House of the Dead: Overkill
By Josh Jennings
POV zombie shoot-em-up video game House of the Dead: Overkill, bears the distinction of using the most f-bombs in gaming history, according to the Guinness World Records. Pick up the controller, spend five minutes getting trigger-happy on the relentless flock of zombies mobbing your screen and just see if you don’t wind up cursing like an NWA rapper with PMS.
That Overkill is classified suitable for the 15-plus market in Australia (while being restricted to 18-year-olds in the Unites States in Britain) might seem like good news for the Australian gamer kids who have just turned 15, but not everybody in Australia is chuffed with the current censorship laws. Under these laws, the adult population is forbidden access to games such as Leisure Suit Larry: Magna Cum Laude (a T&A extravaganza, featuring a slew of perky animated characters and Benny Hill-esque shenanigans).
While the intent behind banning R18+ games is to protect minors from getting their paws on the wrong content (note: refer to Overkill as case in point that it doesn’t), critics argue that the system denies adults their freedom to choose, raising the question: Does Australia need to re-think its censorship laws for video games?

A Larry babe you didn't get to see...
Tom Crago, president of the Game Developers Association of Australia, is adamant that it does. “The law needs to be changed to protect the freedom to choose,” says Mr Crago.
“It is a travesty that Australian adults are denied that right at present.
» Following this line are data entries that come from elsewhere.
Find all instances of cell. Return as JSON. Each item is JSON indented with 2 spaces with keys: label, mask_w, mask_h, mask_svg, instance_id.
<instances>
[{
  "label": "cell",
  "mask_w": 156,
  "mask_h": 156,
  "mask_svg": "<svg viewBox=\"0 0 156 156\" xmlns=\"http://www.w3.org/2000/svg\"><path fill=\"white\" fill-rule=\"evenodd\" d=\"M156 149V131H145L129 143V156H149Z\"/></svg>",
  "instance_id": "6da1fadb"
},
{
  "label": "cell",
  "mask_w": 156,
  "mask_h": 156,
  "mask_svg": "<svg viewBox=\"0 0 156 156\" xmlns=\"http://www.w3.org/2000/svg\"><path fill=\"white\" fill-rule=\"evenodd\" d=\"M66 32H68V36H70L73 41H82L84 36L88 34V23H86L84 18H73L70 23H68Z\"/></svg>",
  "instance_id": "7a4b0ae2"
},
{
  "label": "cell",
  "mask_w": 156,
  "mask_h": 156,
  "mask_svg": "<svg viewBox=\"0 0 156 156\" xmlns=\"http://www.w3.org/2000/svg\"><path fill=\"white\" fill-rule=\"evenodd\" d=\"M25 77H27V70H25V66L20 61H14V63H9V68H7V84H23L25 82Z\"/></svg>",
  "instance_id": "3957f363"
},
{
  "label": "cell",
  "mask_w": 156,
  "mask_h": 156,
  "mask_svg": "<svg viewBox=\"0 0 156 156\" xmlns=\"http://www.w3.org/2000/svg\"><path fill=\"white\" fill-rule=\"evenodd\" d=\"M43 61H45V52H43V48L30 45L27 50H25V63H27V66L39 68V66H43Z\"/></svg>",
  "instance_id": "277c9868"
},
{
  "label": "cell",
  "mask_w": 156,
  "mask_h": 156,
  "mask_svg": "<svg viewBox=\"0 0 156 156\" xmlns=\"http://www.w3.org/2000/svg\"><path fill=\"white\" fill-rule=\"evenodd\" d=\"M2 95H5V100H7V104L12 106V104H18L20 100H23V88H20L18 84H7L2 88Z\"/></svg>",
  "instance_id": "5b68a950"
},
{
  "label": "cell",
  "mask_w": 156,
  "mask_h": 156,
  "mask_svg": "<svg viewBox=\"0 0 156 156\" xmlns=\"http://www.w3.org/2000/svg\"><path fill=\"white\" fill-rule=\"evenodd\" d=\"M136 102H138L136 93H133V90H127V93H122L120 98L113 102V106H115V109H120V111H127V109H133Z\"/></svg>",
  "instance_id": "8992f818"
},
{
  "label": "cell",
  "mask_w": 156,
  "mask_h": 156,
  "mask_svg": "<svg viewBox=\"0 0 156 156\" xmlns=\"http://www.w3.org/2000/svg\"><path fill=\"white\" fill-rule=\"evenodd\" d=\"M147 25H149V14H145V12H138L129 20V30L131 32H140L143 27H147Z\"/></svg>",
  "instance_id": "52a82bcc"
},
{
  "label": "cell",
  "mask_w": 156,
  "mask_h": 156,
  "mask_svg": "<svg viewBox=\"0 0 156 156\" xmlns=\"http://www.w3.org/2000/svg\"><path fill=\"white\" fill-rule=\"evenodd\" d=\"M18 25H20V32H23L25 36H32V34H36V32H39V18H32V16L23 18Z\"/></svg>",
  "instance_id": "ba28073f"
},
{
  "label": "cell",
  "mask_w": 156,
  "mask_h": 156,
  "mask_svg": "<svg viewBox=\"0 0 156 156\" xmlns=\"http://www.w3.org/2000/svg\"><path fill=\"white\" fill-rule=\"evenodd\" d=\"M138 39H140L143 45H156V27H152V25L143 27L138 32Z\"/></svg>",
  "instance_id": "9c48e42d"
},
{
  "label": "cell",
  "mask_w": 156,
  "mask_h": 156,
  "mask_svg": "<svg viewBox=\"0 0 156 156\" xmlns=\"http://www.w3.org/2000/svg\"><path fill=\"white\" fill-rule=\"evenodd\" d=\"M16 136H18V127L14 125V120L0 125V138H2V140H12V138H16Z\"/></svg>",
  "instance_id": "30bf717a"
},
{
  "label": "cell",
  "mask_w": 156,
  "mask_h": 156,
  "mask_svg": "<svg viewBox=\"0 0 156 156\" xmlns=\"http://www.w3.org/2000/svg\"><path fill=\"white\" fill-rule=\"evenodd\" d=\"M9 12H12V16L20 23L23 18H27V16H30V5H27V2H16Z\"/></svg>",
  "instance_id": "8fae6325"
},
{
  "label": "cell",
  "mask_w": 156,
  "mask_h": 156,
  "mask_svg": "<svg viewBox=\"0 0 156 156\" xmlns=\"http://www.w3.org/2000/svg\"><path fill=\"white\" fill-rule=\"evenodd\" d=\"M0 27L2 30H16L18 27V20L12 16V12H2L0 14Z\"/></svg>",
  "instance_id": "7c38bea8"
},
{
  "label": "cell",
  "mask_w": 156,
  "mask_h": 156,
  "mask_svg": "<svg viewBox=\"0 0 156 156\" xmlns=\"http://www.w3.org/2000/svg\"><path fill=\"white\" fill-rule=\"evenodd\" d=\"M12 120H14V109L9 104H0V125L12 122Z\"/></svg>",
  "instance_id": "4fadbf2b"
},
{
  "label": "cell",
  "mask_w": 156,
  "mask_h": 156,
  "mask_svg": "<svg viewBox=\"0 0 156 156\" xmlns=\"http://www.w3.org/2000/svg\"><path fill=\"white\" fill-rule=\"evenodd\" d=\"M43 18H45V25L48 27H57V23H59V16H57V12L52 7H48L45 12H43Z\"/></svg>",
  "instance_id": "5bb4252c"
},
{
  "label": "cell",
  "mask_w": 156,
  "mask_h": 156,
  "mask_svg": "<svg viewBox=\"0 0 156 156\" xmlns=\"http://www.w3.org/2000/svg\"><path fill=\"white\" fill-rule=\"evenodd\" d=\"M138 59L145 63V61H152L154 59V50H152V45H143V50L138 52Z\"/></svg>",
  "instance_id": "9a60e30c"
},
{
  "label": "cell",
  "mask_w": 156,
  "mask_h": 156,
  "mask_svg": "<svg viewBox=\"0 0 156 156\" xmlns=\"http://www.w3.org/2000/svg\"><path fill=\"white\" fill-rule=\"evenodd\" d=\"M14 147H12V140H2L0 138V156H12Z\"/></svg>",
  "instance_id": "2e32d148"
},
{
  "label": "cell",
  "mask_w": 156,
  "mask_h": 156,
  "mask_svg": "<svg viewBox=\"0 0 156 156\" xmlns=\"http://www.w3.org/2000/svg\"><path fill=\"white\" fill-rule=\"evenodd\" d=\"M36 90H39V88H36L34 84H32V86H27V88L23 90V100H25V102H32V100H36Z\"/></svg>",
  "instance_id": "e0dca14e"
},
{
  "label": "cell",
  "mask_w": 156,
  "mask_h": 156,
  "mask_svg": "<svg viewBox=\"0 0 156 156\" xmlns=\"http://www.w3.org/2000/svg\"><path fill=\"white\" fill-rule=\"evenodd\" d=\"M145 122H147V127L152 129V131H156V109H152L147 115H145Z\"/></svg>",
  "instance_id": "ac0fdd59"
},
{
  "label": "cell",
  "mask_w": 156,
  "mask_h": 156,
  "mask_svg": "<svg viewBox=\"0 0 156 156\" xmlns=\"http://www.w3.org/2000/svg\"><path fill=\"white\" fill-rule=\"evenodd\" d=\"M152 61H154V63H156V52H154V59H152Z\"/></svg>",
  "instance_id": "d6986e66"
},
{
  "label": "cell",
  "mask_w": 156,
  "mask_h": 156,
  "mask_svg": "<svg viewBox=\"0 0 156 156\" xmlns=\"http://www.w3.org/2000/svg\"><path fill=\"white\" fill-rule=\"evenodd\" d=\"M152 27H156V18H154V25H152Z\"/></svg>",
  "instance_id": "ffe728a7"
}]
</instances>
Anyone with a counter view is by definition an advocate of hardline censorship. Of course, there are plenty among our community who do advocate such censorship—the religious right spring readily to mind. But that type of censorship has no place in a country like Australia.”
In 1993, the Select Committee on Community Standards Relevant to the Supply of Services Utilising Electronic Technologies released a Report on Video and Computer Games and Classification Issues and its recommendation that material classified R18+ or X be banned, and MA15+ be the highest classification, was implemented.
Then-chief censor at the Office of Film & Literature Classification, John Dickie, reported to the committee that the OFLC consulted with behavioural experts and researchers for insights into the possible effects video games have on children who play them, but they were unable to uncover any specific information in that field.
Deputy chief censor, David Haines, added that such studies would be futile thanks to rapid technological advances in the gaming industry and the subsequent problems of studying causal effects. The frequently contradictory findings into the effects of television mirrored the problems with examining the effects of video games. The OFLC’s stance was that research into causal links between watching violent material and committing violent acts was pointless due to the possibility of so many other competing causal factors.
The Committee’s belief, in spite of this, was that anecdotal evidence from police and public prosecutions of a linkage was adequate proof enough that “the community can not fail to act to control a situation which has the very real potential, even if statistically inconclusive, to affect young people.”
So what should we be more concerned about: the threat that R18+ video games pose to minors or the threat the prohibition of these video games poses to the civil liberties of consenting and responsible adults?